Tuesday, Aug. 26, 1997 | 9:07 a.m.

THE WORD IS UNLV has pledges for 4,000 new football season tickets, which on the surface isn't bad.

Then again, when you consider the ambitious goal of the "Touchdown Club" to sell 10,000 season ducats at $35 a pop, 4,000 seems well short of pay dirt. It's certainly not enough to make you want to go for it on fourth down.

Of course, nobody at UNLV knows how many of those 4,000 pledged tickets actually have been purchased. At some point, someone will have an actual figure.

But forget the bookkeeping for the moment. Let's stick with the ticket-purchasing premise for now.

UNLV is trying to flood the market with ticket sales in the hope someone actually will go out to Sam Boyd Stadium to watch a team which went 1-11 a year ago. So far, the ploy's not working.

Assuming those 4,000 seats actually are sold and maybe another thousand or more get purchased, how many of those new season subscribers will show up and use those tickets?

That's the big question which needs to be answered. And when you ask those in the athletic department that question, the responses run the gamut from an apathetic "I don't know" to a wishy-washy "Your guess is as good as mine" to an optimistic "Hopefully, everyone."

Remember a couple of years ago when they tried to pack Sam Boyd Stadium with a flood of $5 tickets for Arkansas State? Remember how they sold 41,000 of those discounted seats and how proud everyone in the football foundation was?

Remember how more than 15,000 of those tickets went unused?

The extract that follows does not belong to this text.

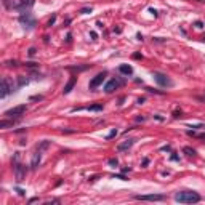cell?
I'll list each match as a JSON object with an SVG mask.
<instances>
[{"label":"cell","mask_w":205,"mask_h":205,"mask_svg":"<svg viewBox=\"0 0 205 205\" xmlns=\"http://www.w3.org/2000/svg\"><path fill=\"white\" fill-rule=\"evenodd\" d=\"M175 200L180 203H197L200 200V196L194 191H180L175 194Z\"/></svg>","instance_id":"obj_1"},{"label":"cell","mask_w":205,"mask_h":205,"mask_svg":"<svg viewBox=\"0 0 205 205\" xmlns=\"http://www.w3.org/2000/svg\"><path fill=\"white\" fill-rule=\"evenodd\" d=\"M154 79H156V82L160 85V87H165V88L173 87L172 79L167 77V76H165V74H162V72H154Z\"/></svg>","instance_id":"obj_2"},{"label":"cell","mask_w":205,"mask_h":205,"mask_svg":"<svg viewBox=\"0 0 205 205\" xmlns=\"http://www.w3.org/2000/svg\"><path fill=\"white\" fill-rule=\"evenodd\" d=\"M11 92H13V85H11L10 79L3 77L2 79V83H0V96H2V98H7Z\"/></svg>","instance_id":"obj_3"},{"label":"cell","mask_w":205,"mask_h":205,"mask_svg":"<svg viewBox=\"0 0 205 205\" xmlns=\"http://www.w3.org/2000/svg\"><path fill=\"white\" fill-rule=\"evenodd\" d=\"M26 112V104H21V106H16V107H11L5 112V117H10V119H16V117H21L22 114Z\"/></svg>","instance_id":"obj_4"},{"label":"cell","mask_w":205,"mask_h":205,"mask_svg":"<svg viewBox=\"0 0 205 205\" xmlns=\"http://www.w3.org/2000/svg\"><path fill=\"white\" fill-rule=\"evenodd\" d=\"M19 22H21L24 27H29V29L35 26V19L32 18L31 13H22V15L19 16Z\"/></svg>","instance_id":"obj_5"},{"label":"cell","mask_w":205,"mask_h":205,"mask_svg":"<svg viewBox=\"0 0 205 205\" xmlns=\"http://www.w3.org/2000/svg\"><path fill=\"white\" fill-rule=\"evenodd\" d=\"M26 167L24 165H21L19 162H15V175H16V180L18 181H22L26 178Z\"/></svg>","instance_id":"obj_6"},{"label":"cell","mask_w":205,"mask_h":205,"mask_svg":"<svg viewBox=\"0 0 205 205\" xmlns=\"http://www.w3.org/2000/svg\"><path fill=\"white\" fill-rule=\"evenodd\" d=\"M135 199L138 200H151V202H159V200H163L165 196L163 194H147V196H135Z\"/></svg>","instance_id":"obj_7"},{"label":"cell","mask_w":205,"mask_h":205,"mask_svg":"<svg viewBox=\"0 0 205 205\" xmlns=\"http://www.w3.org/2000/svg\"><path fill=\"white\" fill-rule=\"evenodd\" d=\"M104 79H106V72H101V74H98L92 82H90V90H95V88H98L99 85L104 82Z\"/></svg>","instance_id":"obj_8"},{"label":"cell","mask_w":205,"mask_h":205,"mask_svg":"<svg viewBox=\"0 0 205 205\" xmlns=\"http://www.w3.org/2000/svg\"><path fill=\"white\" fill-rule=\"evenodd\" d=\"M40 160H42V151L40 149H37V152L32 156V162H31V168L32 170H35L37 167H39V163H40Z\"/></svg>","instance_id":"obj_9"},{"label":"cell","mask_w":205,"mask_h":205,"mask_svg":"<svg viewBox=\"0 0 205 205\" xmlns=\"http://www.w3.org/2000/svg\"><path fill=\"white\" fill-rule=\"evenodd\" d=\"M117 88H119V82H117V80H114V79H112V80H109V82L106 83L104 92H106V93H112L114 90H117Z\"/></svg>","instance_id":"obj_10"},{"label":"cell","mask_w":205,"mask_h":205,"mask_svg":"<svg viewBox=\"0 0 205 205\" xmlns=\"http://www.w3.org/2000/svg\"><path fill=\"white\" fill-rule=\"evenodd\" d=\"M135 144V139H127V141H123V143H120L117 146V149L119 151H127V149H130Z\"/></svg>","instance_id":"obj_11"},{"label":"cell","mask_w":205,"mask_h":205,"mask_svg":"<svg viewBox=\"0 0 205 205\" xmlns=\"http://www.w3.org/2000/svg\"><path fill=\"white\" fill-rule=\"evenodd\" d=\"M119 71H120L122 74H125V76H132V74H133V67L128 66V64H122L120 67H119Z\"/></svg>","instance_id":"obj_12"},{"label":"cell","mask_w":205,"mask_h":205,"mask_svg":"<svg viewBox=\"0 0 205 205\" xmlns=\"http://www.w3.org/2000/svg\"><path fill=\"white\" fill-rule=\"evenodd\" d=\"M74 85H76V77H72L69 82L66 83V87H64V90H62V93L64 95H67V93H71V90L74 88Z\"/></svg>","instance_id":"obj_13"},{"label":"cell","mask_w":205,"mask_h":205,"mask_svg":"<svg viewBox=\"0 0 205 205\" xmlns=\"http://www.w3.org/2000/svg\"><path fill=\"white\" fill-rule=\"evenodd\" d=\"M15 125V120H2L0 122V128H8V127H13Z\"/></svg>","instance_id":"obj_14"},{"label":"cell","mask_w":205,"mask_h":205,"mask_svg":"<svg viewBox=\"0 0 205 205\" xmlns=\"http://www.w3.org/2000/svg\"><path fill=\"white\" fill-rule=\"evenodd\" d=\"M183 151H184V152L187 154V156H189V157H191V156H196V151L192 149V147H184Z\"/></svg>","instance_id":"obj_15"},{"label":"cell","mask_w":205,"mask_h":205,"mask_svg":"<svg viewBox=\"0 0 205 205\" xmlns=\"http://www.w3.org/2000/svg\"><path fill=\"white\" fill-rule=\"evenodd\" d=\"M88 111H101L102 109V104H95V106H90V107H87Z\"/></svg>","instance_id":"obj_16"},{"label":"cell","mask_w":205,"mask_h":205,"mask_svg":"<svg viewBox=\"0 0 205 205\" xmlns=\"http://www.w3.org/2000/svg\"><path fill=\"white\" fill-rule=\"evenodd\" d=\"M92 11H93V8H92V7H87V8H82V10H80V13H82V15H87V13H92Z\"/></svg>","instance_id":"obj_17"},{"label":"cell","mask_w":205,"mask_h":205,"mask_svg":"<svg viewBox=\"0 0 205 205\" xmlns=\"http://www.w3.org/2000/svg\"><path fill=\"white\" fill-rule=\"evenodd\" d=\"M117 163H119L117 159H109V165H112V167H117Z\"/></svg>","instance_id":"obj_18"},{"label":"cell","mask_w":205,"mask_h":205,"mask_svg":"<svg viewBox=\"0 0 205 205\" xmlns=\"http://www.w3.org/2000/svg\"><path fill=\"white\" fill-rule=\"evenodd\" d=\"M116 135H117V130H112V132H111L109 135H107L106 138H107V139H111V138H114V136H116Z\"/></svg>","instance_id":"obj_19"},{"label":"cell","mask_w":205,"mask_h":205,"mask_svg":"<svg viewBox=\"0 0 205 205\" xmlns=\"http://www.w3.org/2000/svg\"><path fill=\"white\" fill-rule=\"evenodd\" d=\"M24 83H27V79H24V77H19V85H24Z\"/></svg>","instance_id":"obj_20"},{"label":"cell","mask_w":205,"mask_h":205,"mask_svg":"<svg viewBox=\"0 0 205 205\" xmlns=\"http://www.w3.org/2000/svg\"><path fill=\"white\" fill-rule=\"evenodd\" d=\"M55 21H56V16H53L50 21H48V26H51V24H55Z\"/></svg>","instance_id":"obj_21"},{"label":"cell","mask_w":205,"mask_h":205,"mask_svg":"<svg viewBox=\"0 0 205 205\" xmlns=\"http://www.w3.org/2000/svg\"><path fill=\"white\" fill-rule=\"evenodd\" d=\"M29 55H31V56L35 55V48H31V50H29Z\"/></svg>","instance_id":"obj_22"},{"label":"cell","mask_w":205,"mask_h":205,"mask_svg":"<svg viewBox=\"0 0 205 205\" xmlns=\"http://www.w3.org/2000/svg\"><path fill=\"white\" fill-rule=\"evenodd\" d=\"M31 99H32V101H35V99H42V96H40V95H39V96H32Z\"/></svg>","instance_id":"obj_23"},{"label":"cell","mask_w":205,"mask_h":205,"mask_svg":"<svg viewBox=\"0 0 205 205\" xmlns=\"http://www.w3.org/2000/svg\"><path fill=\"white\" fill-rule=\"evenodd\" d=\"M196 27H197V29H200V27H202V22L197 21V22H196Z\"/></svg>","instance_id":"obj_24"},{"label":"cell","mask_w":205,"mask_h":205,"mask_svg":"<svg viewBox=\"0 0 205 205\" xmlns=\"http://www.w3.org/2000/svg\"><path fill=\"white\" fill-rule=\"evenodd\" d=\"M90 35H92V37H93V40H95V39H96V37H98V35H96V32H90Z\"/></svg>","instance_id":"obj_25"}]
</instances>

Obviously, if UNLV was a perennial winner on the artificial turf and going to a bowl game more than once every 10 years, we wouldn't be having this conversation. We'd be complaining about the lack of parking or lack of amenities in the stadium or something other than wins and losses.

But until the Rebels can find a way to stay on the plus side of the ledger more often than not, it's going to be hard to convince people to come out to the stadium. And Jeff Horton knows it. He is trying to get it done, believe me.

Yet it's not easy. Which is why the athletic department has to keep gimmicking itself to death to try to get people to make an appearance at the stadium. I don't begrudge them for trying. After all, to sit back and do nothing would be a lot worse.

Still, you can't help but wonder what can be done in the interim until Horton has enough talent to get the necessary W's and provide some genuine interest in Rebel football.

Fixing up the stadium would help, though that's not going to necessarily lure people to it. Upgrading the schedule isn't the sure-fire answer because if you can't beat the good teams, not many are going to come out and watch. Witness a Top-10 Kansas State team a few years ago which won in front of fewer than 11,000 spectators.

Essentially, it comes down to recruiting more Jon Dentons and hope you get over the hump. Winning is still the best formula for success at the turnstiles.